When mediation occurs early-in-a-case, instead of late, “cases are more likely to settle, fewer motions are filed and decided, and case disposition time is shorter, even for cases that do not settle.”
–B. McAdoo, N. Welsh & R. Wissler, “What Do Empirical Studies Tell Us About Court Mediation?” (2004)
A lawsuit consists of these overlapping phases: (i) pleadings, (ii) discovery, (iii) dispositive motions, (iv) pretrial steps, and (v) trial with final verdict or judgment.
The study linked above concludes, obviously, that an early-in-the-case mediation is more effective than a late-in-the-case mediation.
Nevertheless, the customary time for mediation is late-in-the-case: as discovery winds down, pretrial steps are in process, and trial is in the offing. Unfortunately, this late-in-the-case time (without an early mediation effort first) is about as wasteful as can be imagined. Consider this:
–A huge amount of time, effort, energy and fees are spent before a late-in-the-case mediation begins, and avoiding many of such costs can be a powerful incentive to settle in an early-mediation; and
–If the optimum time for mediating is early-in-the-case, then all the time, effort, energy and fees spent between an unused early/optimum time and the late/customary time is a pure and unmitigated waste!
A Faulty Rationale: More Time is Needed
One faulty rationale for end-of-the-case mediation is that the parties need more time to, (i) recognize the risks of their legal position, and (ii) come to grips with the reality of what it takes to resolve the case. Here are two examples of how this rationale is faulty.
1. A lack of opportunity. I remember representing a business defendant who gives ten reasons why they are not responsible for the bad things that happened. The months-long discovery process turns into a ten-step effort that proves each and every one of the reasons wrong. No early-settlement overtures occur in the case from either side, and my client appears ready to engage in meaningful settlement discussions only after all ten reasons are refuted. In retrospect, however, I’m pretty sure that, (i) they knew or suspected, all along, that they were in the wrong, and (ii) would have jumped at the end-of-case settlement terms, had those terms been available early in the case.

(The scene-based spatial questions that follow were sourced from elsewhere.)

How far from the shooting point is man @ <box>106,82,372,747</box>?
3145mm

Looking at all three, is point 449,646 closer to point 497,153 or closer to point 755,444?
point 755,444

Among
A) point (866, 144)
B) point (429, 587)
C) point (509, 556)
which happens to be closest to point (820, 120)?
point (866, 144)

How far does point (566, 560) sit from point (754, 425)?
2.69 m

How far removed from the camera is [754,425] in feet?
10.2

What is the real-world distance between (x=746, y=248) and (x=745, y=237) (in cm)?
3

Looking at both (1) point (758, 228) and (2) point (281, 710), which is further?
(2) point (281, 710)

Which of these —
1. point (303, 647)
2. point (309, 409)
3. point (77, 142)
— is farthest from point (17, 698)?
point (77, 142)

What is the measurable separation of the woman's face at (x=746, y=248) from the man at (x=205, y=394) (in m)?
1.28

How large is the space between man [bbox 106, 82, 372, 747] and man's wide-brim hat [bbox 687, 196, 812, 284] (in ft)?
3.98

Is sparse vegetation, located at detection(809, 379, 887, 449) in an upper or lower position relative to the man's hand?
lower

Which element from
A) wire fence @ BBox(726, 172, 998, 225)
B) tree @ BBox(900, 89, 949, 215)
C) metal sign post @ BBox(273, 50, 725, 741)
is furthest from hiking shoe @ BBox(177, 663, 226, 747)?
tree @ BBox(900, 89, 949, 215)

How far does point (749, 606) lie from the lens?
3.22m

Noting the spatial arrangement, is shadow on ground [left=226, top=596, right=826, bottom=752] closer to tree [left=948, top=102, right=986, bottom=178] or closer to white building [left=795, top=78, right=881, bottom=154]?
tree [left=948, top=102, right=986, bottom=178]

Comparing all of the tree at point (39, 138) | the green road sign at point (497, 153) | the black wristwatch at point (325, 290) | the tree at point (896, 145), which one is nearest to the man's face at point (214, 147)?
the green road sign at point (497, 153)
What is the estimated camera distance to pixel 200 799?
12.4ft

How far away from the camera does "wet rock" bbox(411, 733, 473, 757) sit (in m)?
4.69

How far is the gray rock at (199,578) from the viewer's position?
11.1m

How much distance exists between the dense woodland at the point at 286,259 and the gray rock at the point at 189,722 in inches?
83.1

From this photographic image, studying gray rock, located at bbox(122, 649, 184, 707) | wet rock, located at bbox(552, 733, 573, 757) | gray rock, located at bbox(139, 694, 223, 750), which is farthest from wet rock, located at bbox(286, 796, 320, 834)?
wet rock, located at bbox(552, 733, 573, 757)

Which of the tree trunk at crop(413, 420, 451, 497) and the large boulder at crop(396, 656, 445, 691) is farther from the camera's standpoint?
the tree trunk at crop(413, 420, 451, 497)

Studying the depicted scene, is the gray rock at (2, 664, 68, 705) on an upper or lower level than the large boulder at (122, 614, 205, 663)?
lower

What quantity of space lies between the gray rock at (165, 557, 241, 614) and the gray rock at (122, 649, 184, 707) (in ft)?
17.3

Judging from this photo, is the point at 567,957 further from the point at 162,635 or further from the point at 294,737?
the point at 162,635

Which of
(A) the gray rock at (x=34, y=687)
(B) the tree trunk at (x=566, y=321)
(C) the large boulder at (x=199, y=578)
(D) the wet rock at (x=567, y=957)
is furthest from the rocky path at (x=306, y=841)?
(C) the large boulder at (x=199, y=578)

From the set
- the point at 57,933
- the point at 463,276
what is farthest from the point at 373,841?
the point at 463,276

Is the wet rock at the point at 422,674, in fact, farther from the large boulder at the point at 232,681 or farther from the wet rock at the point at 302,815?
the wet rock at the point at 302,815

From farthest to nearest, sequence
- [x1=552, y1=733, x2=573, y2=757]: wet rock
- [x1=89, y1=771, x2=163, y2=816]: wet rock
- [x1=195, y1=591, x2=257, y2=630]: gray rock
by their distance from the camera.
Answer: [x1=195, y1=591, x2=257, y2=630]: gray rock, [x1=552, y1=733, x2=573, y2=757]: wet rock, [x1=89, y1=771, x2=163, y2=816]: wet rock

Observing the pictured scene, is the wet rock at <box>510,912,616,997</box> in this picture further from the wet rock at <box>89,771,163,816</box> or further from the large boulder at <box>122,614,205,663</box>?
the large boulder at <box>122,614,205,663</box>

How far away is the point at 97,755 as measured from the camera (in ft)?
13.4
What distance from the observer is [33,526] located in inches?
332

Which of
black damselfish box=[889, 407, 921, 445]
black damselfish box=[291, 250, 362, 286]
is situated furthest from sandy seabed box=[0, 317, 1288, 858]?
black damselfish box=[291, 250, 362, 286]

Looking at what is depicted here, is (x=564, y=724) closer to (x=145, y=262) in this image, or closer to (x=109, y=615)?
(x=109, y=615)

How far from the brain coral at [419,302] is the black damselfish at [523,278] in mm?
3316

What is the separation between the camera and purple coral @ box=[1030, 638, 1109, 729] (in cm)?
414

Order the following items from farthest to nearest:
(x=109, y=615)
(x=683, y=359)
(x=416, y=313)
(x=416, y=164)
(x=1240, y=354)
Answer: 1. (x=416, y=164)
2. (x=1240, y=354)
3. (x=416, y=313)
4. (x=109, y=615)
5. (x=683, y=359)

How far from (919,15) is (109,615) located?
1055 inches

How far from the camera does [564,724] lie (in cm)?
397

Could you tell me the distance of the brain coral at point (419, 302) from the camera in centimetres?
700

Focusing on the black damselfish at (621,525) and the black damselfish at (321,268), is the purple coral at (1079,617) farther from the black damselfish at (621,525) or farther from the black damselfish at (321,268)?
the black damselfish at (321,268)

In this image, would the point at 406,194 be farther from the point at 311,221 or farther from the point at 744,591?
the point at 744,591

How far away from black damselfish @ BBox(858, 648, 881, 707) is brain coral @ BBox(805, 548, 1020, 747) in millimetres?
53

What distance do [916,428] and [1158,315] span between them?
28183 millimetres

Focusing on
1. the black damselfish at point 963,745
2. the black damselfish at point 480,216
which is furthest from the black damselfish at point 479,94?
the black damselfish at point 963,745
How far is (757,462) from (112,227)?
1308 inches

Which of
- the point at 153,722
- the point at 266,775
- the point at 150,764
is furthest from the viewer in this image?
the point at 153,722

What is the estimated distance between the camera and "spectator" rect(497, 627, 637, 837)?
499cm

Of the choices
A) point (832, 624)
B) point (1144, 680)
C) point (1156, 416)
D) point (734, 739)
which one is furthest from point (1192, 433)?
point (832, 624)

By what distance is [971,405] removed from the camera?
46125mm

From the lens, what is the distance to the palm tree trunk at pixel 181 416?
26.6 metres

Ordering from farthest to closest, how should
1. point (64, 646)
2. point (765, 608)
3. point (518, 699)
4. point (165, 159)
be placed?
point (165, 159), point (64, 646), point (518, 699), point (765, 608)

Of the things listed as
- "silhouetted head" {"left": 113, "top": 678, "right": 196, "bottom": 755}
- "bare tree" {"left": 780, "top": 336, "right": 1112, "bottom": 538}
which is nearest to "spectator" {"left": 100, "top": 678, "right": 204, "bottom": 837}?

2. A lack of imagination. I remember representing a plaintiff against a business defendant that had clearly breached standards of care. But defense counsel refuses, in numerous different contexts, all early settlement overtures (he blames his client for the refusals). We settle at the end with defendant paying much more than defendant would ever have had to pay in an early-stage settlement. The early-refusals cost defendant dearly! I’ve often wondered why all early olive branches were rebuffed . . . and attribute it to a lack of imagination from the other side.
Another Faulty Rationale: Exhaustion Helps
Another faulty rationale for end-of-the-case mediation is the exhaustion element: when parties are weary of paying fees, weary of the time and energy consumed by the lawsuit, and concerned about risks of losing, they become more-inclined to settle. But this exhaustion element bears an unreasonably high price to pay for getting into a better mood for settling the case.
This early-mediation idea is now institutionalized in the Delaware Bankruptcy Court. In 2013, the Delaware Court establishes an early-mediation program for preference cases (see this article).
And it should be noted that early-mediation benefits are particularly in-play for bankruptcy reorganization disputes. Reorganization cases are best served when many disputes are resolved as quickly as possible. The business needs of a debtor, typically, cannot survive long and protracted battles. A debtor, simply, cannot afford to fight every battle all the time. So, early-mediation can be critical to the success of the reorganization process.
Early-mediation is optimal for resolving legal disputes, especially in bankruptcy cases. But end-of-the-case mediation is what usually happens (without any attempt at early mediation). This is wasteful and needs to change!
I totally agree, the longer a dispute hangs on the harder the positions, aggravation, hate, and misconceptions.